- [TASK PROMPT]:
Repeat each entry as written and leave the images out of the copy.

__________

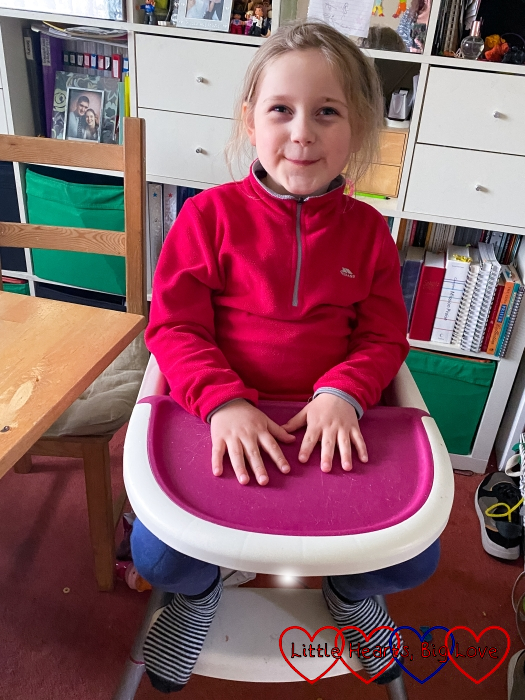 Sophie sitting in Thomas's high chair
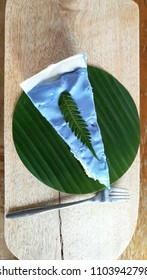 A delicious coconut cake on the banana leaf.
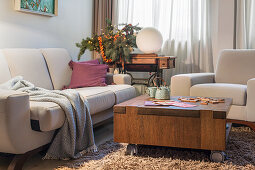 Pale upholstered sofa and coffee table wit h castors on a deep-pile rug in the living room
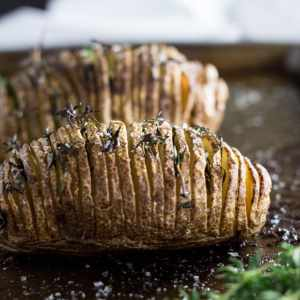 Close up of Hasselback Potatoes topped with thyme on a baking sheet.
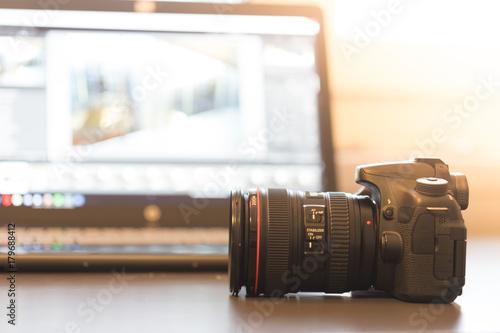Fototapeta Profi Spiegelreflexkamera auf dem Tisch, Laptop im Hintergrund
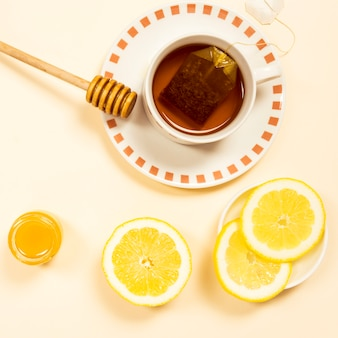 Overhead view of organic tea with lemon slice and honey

__________

- [RESULT]:
 Sophie sitting in Thomas's high chair
 A delicious coconut cake on the banana leaf.
 Pale upholstered sofa and coffee table wit h castors on a deep-pile rug in the living room
 Close up of Hasselback Potatoes topped with thyme on a baking sheet.
Fototapeta Profi Spiegelreflexkamera auf dem Tisch, Laptop im Hintergrund
 Overhead view of organic tea with lemon slice and honey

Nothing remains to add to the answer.